В числе интерпретаторов поэмы были и такие, кто отмечал Веничкино юродство или даже его «подражание Христу»,— и с этим сложно не согласиться. Помимо частого обыгрывания евангельских цитат, одновременно иронического и предельно серьезного (сегодня это назвали бы метамодернистским жестом), Веничка просто-таки настаивает на своей кротости, «малодушии», желании найти «уголок, где не всегда есть место подвигу». Веничка безумен по меркам мира сего — «с тех пор, как помню себя, я только и делаю, что симулирую душевное здоровье» — и в каком-то смысле умер для мира, который требует от него постоянно карабкаться по ступенькам пирамиды потребностей: «Я остаюсь внизу и снизу плюю на всю вашу общественную лестницу». Кубанская — лишь инструмент, позволяющий прийти к тому состоянию, которое можно назвать маргинальностью, а можно своеобразной парадоксальной святостью: как говорит Веничка на перегоне «Электроугли — 43 километр», «что мне выпить во Имя Твое?».
Этот статус не просто выбрасывает его из социума со всеми его привычными пространствами, но переводит из обычных пространственно-временных координат в некое нетопологическое пространство: в нем Кремль может меняться местами или просто сливаться с Курским вокзалом, табличка «Покров» — мелькать одновременно справа и слева, а поезд — идти во все стороны сразу. На том уровне, где существует этот московский Хенаро, протяженности и соположения не имеют значения — зато чрезвычайно значителен верх и низ: поэтому Веничка всегда четко ориентируется на лестницах (и не только общественных) — он спускается к подъездной двери в начале поэмы и заканчивает ее на самой верхней площадке — и с полувзгляда способен отличить ангелов от сатаны.

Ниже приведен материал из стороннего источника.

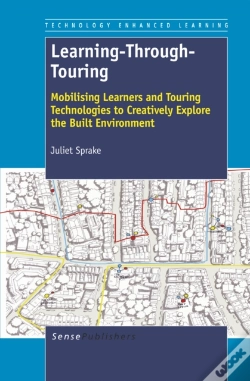 Capa do artigo Learning-Through-Touring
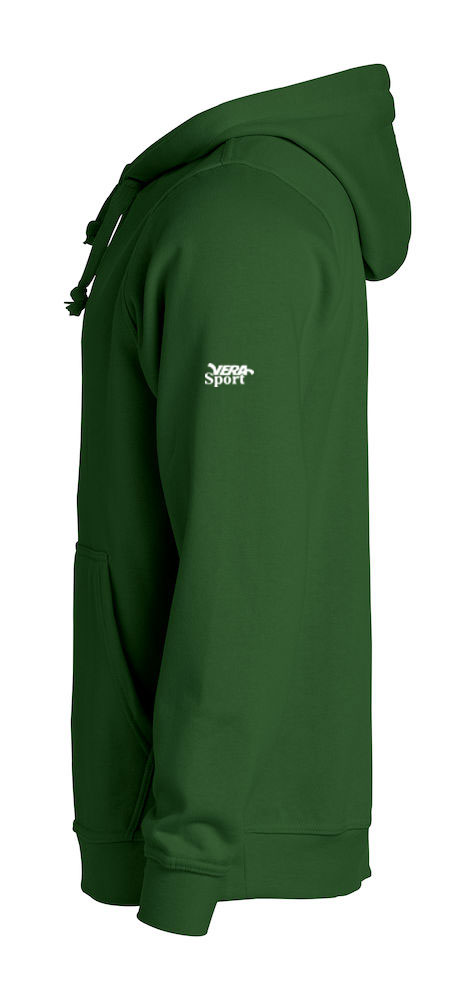 Hoody Älvsbygymnasterna SR - 6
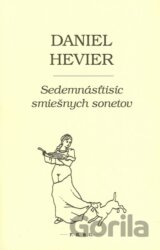 Sedemnásťtisíc smiešnych sonetov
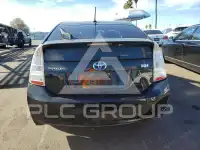 2011 Toyota PRIUS photo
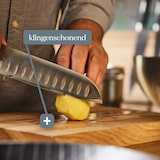 thumbnail of Snijplank 45° handgreep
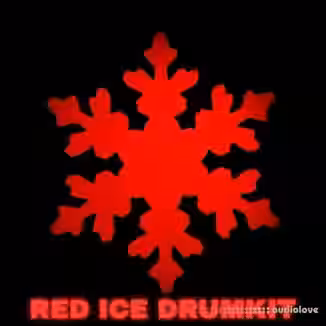 Egobreak Red Ice Drumkit [WAV, Synth Presets]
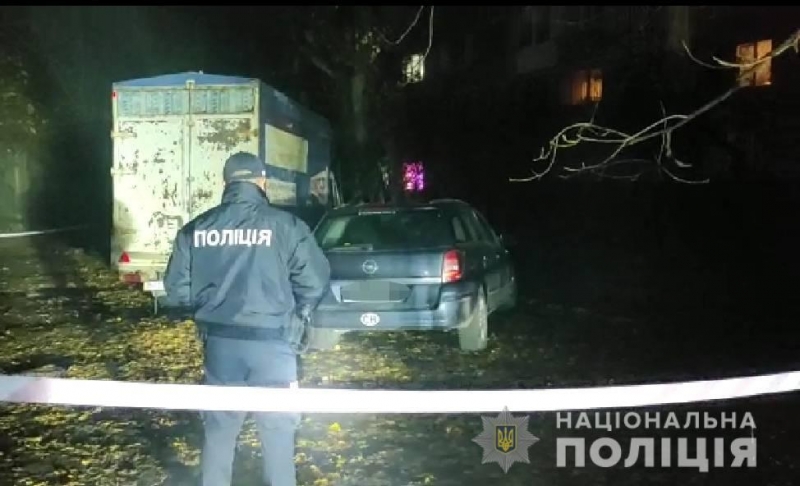 Загибель 15-річної дівчинки в Одесі: стало відомо про затримання передбачуваного винуватця ДТП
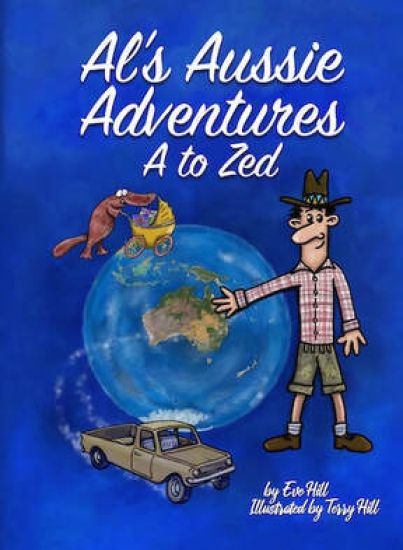 Al's Aussie Adventures A to Zed
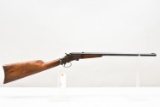 (CR) Stevens Little Scout 14 1/2 .22LR Rifle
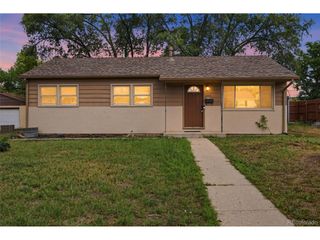2818 Merry Ln, Colorado Springs, CO 80909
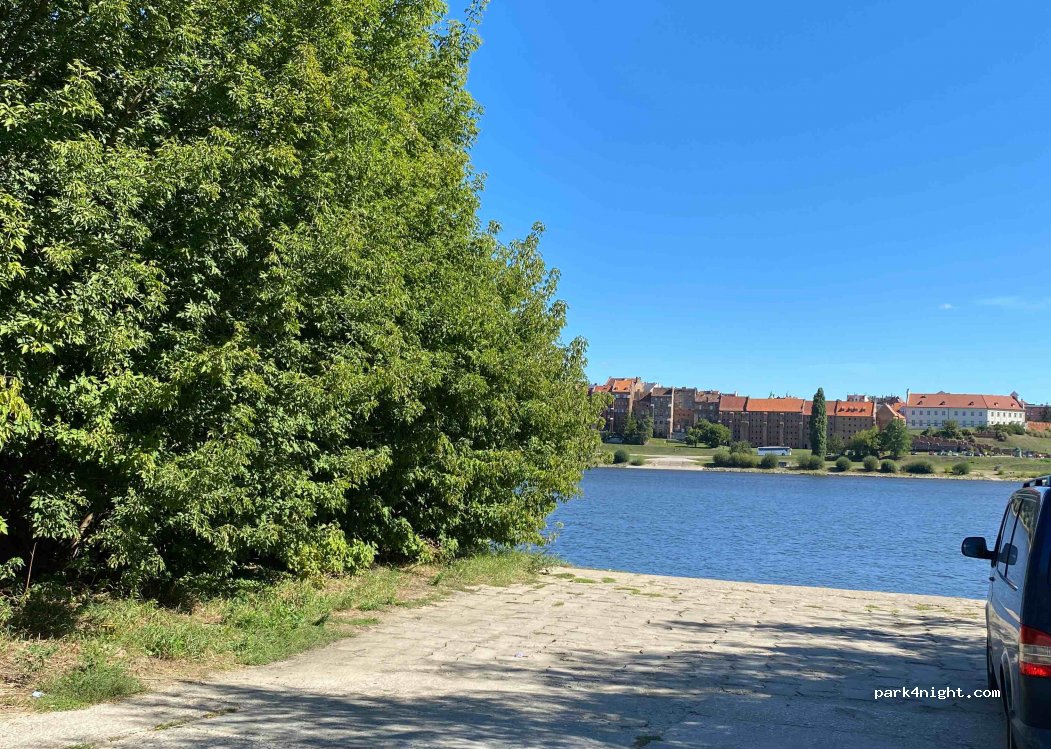 (86-302) Grudziądz - — foto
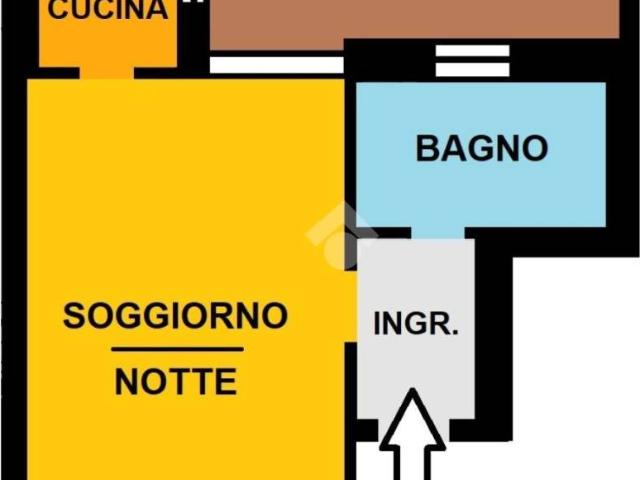 Appartamento in affitto a Municipio 7, Milano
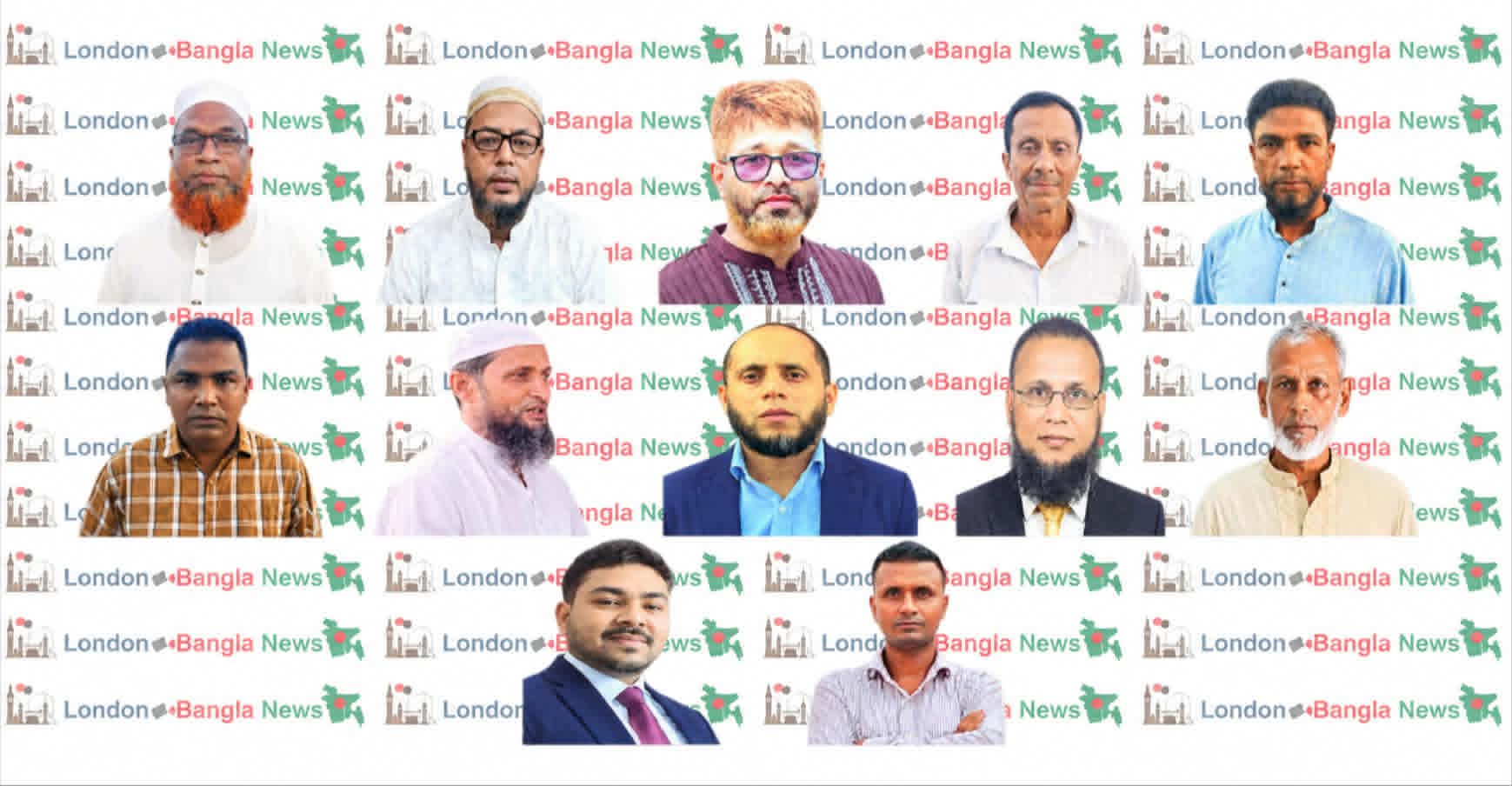 ইউনিয়ন পরিষদ নির্বাচন দলীয় মনোনয়ন পেতে সাদিপুর ইউনিয়ন নির্বাচনে যে ১২ প্রার্থী পেশ করলেন জীবন বৃত্তান্ত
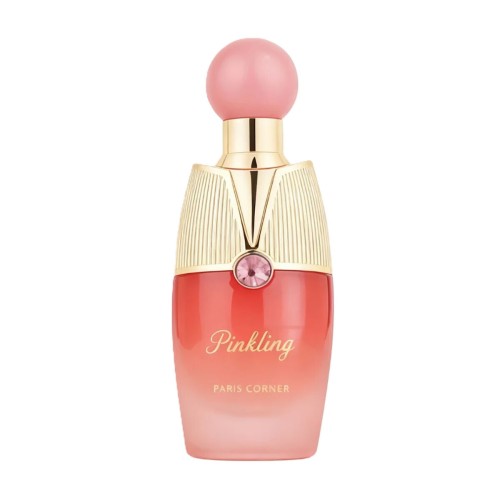 Paris Corner Pinkling Eau de Parfum 100ml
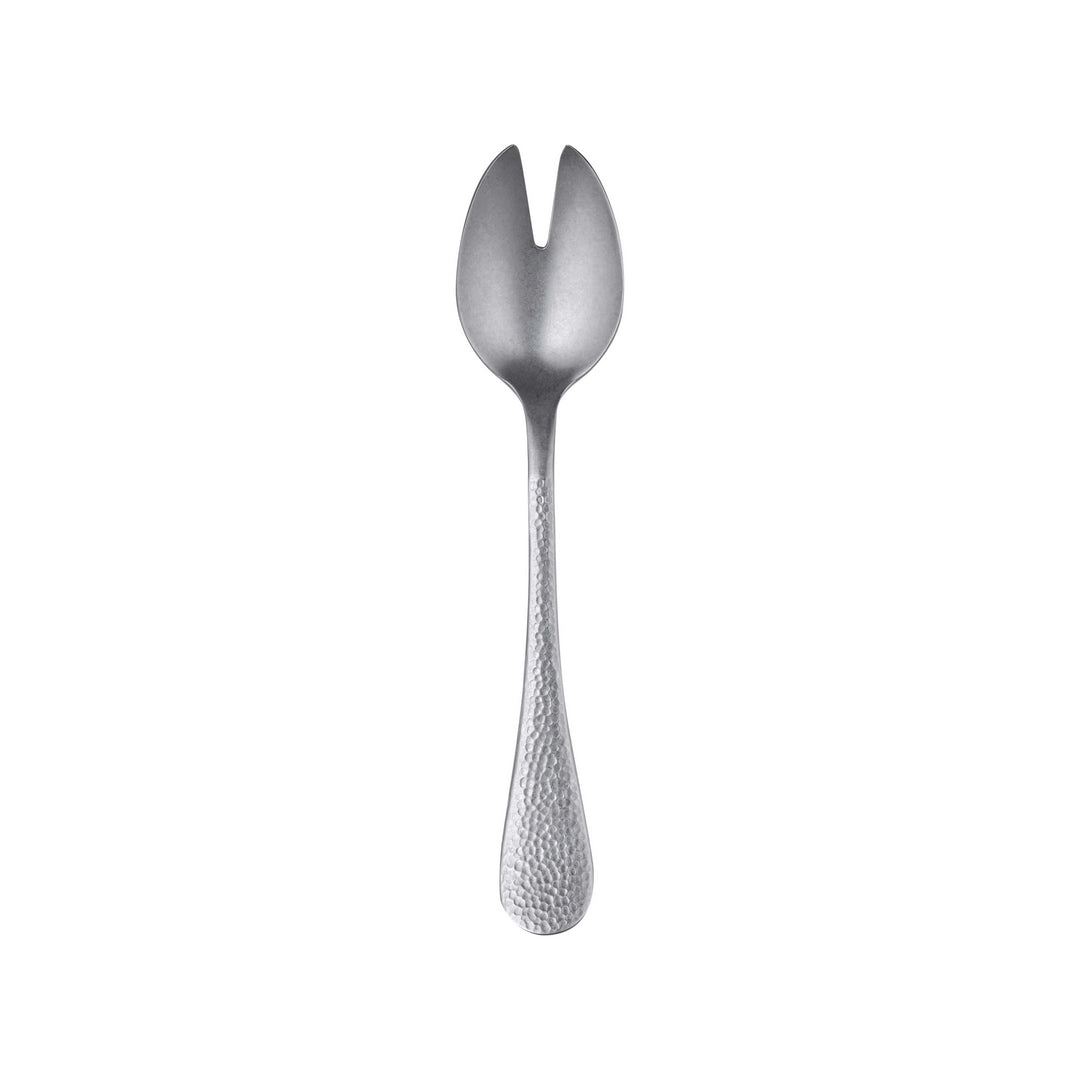 Serv.Salad Fork Ep. Pewter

Это видение тайных вещей, которое дается смиренным и кротким, божественное опьянение — как в суфийских трактатах, безумие перед мудростью мира сего — как о том сказано в Новом Завете.
Веничка не доедет до своей станции и вообще останется лежать на лестничной площадке, с шилом, воткнутым в горло,— но он свят, а мы нет, и ни трезвость, ни культура этого не смогут изменить.